Innovation policies aren’t smart. At the moment we know little about what works and the long-term value of different approaches. Government efforts to encourage innovation – from subsidies to science parks – have often been selected based on outdated evidence of what works best, and are poorly tested and adapted to new contexts.
Frequently, the data that policymakers use to make decisions doesn’t represent the true nature of innovation in the economy. For example, investment in research and development (R&D) is the dominant measure of innovation across the world, yet as a decade of Nesta’s work has shown, it only represents a small proportion of the innovation that drives growth. Policymakers have had little reliable, granular, timely information about the performance of sectors, different technologies, or the economies of local areas. Part of the burden must also fall to policymakers to become more responsive to new evidence and data, without which they risk poor policy choices, inefficient spending and badly targeted interventions.

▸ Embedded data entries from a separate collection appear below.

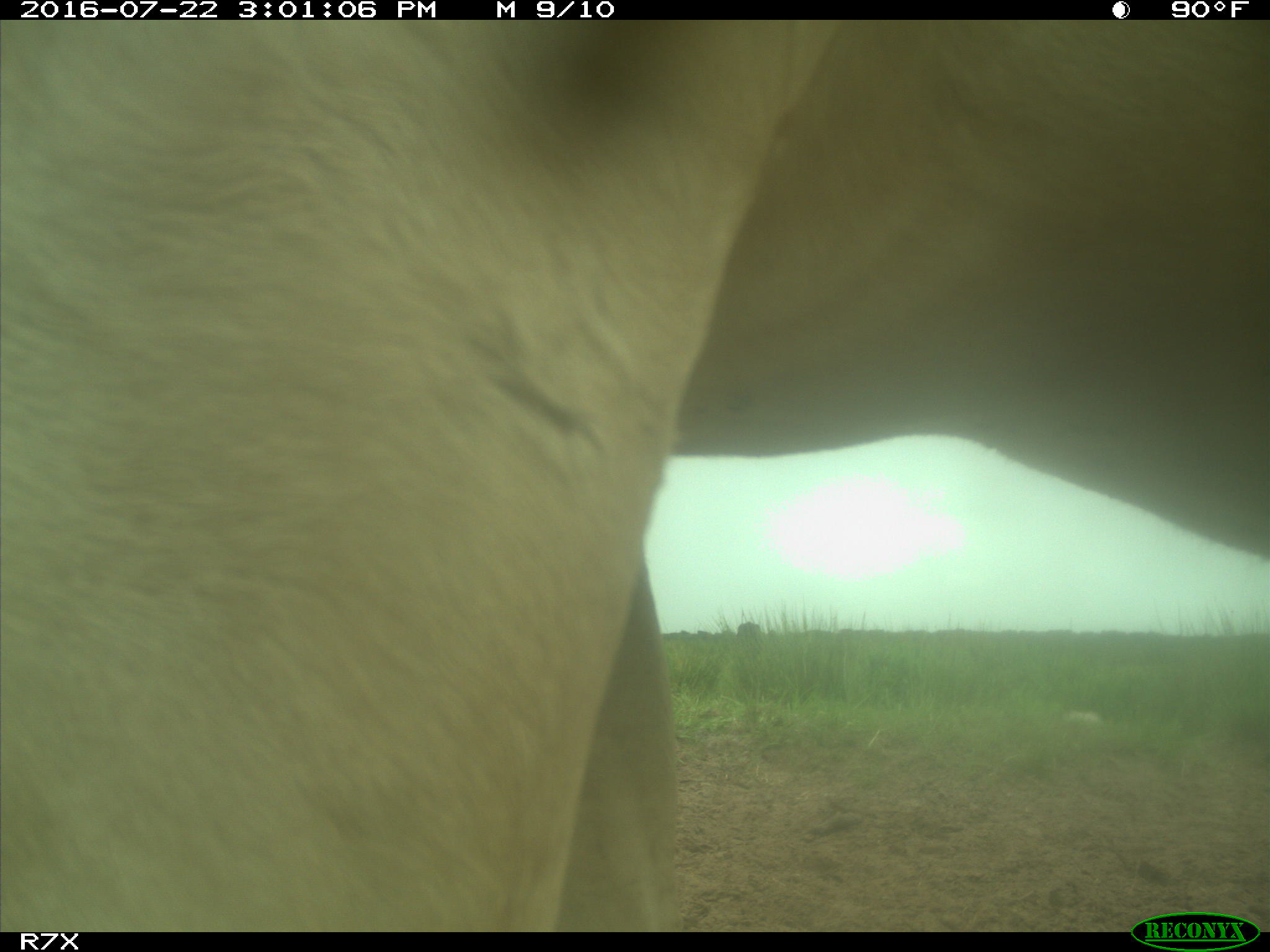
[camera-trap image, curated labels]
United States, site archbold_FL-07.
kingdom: Animalia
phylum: Chordata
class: Mammalia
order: Artiodactyla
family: Bovidae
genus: Bos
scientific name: Bos taurus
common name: domestic cow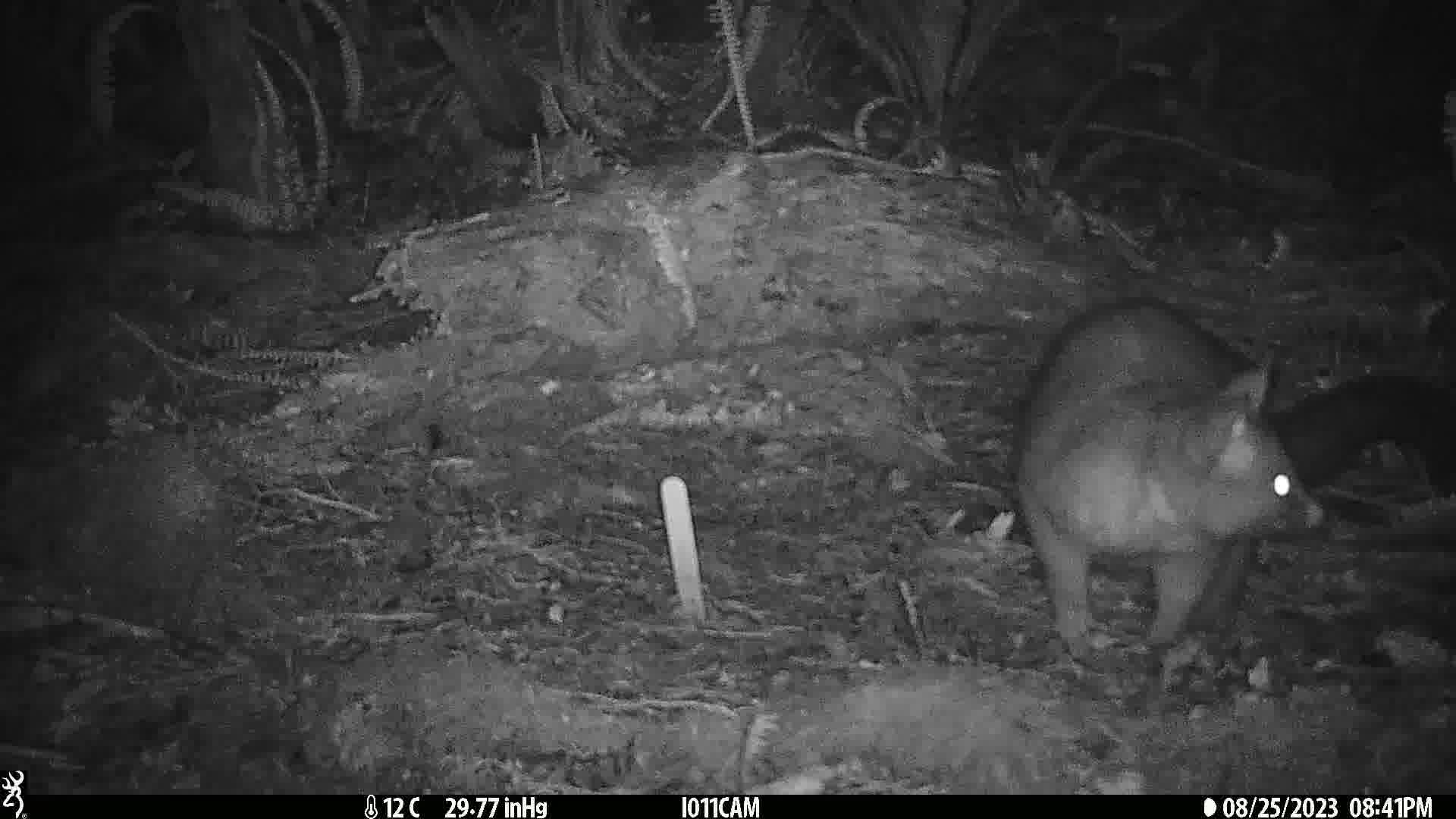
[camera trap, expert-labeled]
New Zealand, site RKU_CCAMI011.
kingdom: Animalia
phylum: Chordata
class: Mammalia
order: Diprotodontia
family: Phalangeridae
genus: Trichosurus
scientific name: Trichosurus vulpecula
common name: common brushtail possum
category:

Nesta will make innovation policy smarter by creating and spreading new evidence in important areas, seeding a culture of rigorous policy experimentation, and using novel data science to pioneer new ways of measuring and visualising innovation activity. This will enable better policy choices, more efficient spending and better targeting of innovation policy interventions.
Pioneering new ways of mapping and visualising innovation
Following the success of projects like Creative Nation, the most comprehensive analysis of the UK’s creative industries to date, and our map of the UK games industry, we’ve embarked on an ambitious effort to exploit the potential of big data, new data science and interactive visualisations to transform innovation policy. After developing Wales’ first Innovation policy data dashboard, we are now partnering with governments and foundations around the world to develop better ways of seeing and measuring innovation. For example, we worked with the UK’s innovation agency, Innovate UK, to create the first map of the UK’s immersive economy. And we’re working with the European Commission to reshape how big data is used in innovation policy.
Building evidence for what works in innovation policy
Working with Manchester University, we created the Compendium of Evidence on Innovation Policy, a foundational resource on the use of evidence in innovation policy making, now referenced by governments, academics and international institutions alike. We also build new evidence in key policy areas, like in understanding the most effective ways to support innovative startups to scale, or how to drive new technology adoption in firms.
Seeding a culture of experimentation in innovation and growth policies
Through our Innovation Growth Lab we are building the capacity of governments and innovation agencies throughout the world to experiment with innovation policies and rigorously evaluate them. For example in the UK, we’re working with BEIS and Innovate UK to create hard evidence on how to most effectively encourage small and medium sized companies to take up the kinds of working practices and technologies that could transform their productivity.